> [Requirements]
[1] Please list every person and organization that the Gleim vs Hock comparison below mentions by name.
[2] Answer these from the Gleim vs Hock comparison below:
(a) On what date was it last reviewed?
(b) Who teaches tax law on video in the Hock course?
(c) What does Gleim offer?

> [Excerpt provided]
Gleim vs Hock EA Review: Which Enrolled Agent Prep Course Is Better?
Last reviewed: July 9, 2026. This article reflects current IRS rules and EA exam requirements as of this date.
Gleim EA Review and Hock International are the two most recommended EA exam prep providers. They take very different approaches — Gleim is a test bank with thousands of questions. Hock is Christy Pinheiro teaching you tax law on video. Each works better for a different kind of learner. Here's how to pick. And when you might want neither.

> [Record excerpts]
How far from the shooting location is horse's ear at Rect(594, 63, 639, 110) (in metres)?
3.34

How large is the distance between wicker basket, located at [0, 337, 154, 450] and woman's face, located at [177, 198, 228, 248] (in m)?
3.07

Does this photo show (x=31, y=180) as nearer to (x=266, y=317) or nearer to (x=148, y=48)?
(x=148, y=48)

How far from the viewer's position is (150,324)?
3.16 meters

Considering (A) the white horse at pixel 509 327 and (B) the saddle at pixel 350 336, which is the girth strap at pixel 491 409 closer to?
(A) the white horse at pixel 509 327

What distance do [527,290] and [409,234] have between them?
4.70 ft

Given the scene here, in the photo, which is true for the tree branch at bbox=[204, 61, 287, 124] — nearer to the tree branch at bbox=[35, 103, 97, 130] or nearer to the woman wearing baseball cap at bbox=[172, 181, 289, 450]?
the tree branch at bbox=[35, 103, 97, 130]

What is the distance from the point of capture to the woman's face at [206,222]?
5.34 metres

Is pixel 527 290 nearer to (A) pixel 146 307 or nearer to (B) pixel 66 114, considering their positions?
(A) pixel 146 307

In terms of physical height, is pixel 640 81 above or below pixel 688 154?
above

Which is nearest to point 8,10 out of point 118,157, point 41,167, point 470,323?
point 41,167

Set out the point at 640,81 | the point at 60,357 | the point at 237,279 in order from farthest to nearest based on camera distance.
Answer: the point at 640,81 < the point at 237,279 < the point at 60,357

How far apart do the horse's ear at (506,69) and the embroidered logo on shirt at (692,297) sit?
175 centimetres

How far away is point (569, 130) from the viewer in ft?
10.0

* * *

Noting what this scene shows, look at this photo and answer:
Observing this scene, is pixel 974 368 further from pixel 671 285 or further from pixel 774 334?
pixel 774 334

> [Answers to the exercises]
[1] Gleim EA Review, Hock International, Christy Pinheiro, IRS

[2]
(a) July 9, 2026
(b) Christy Pinheiro
(c) A test bank with thousands of questions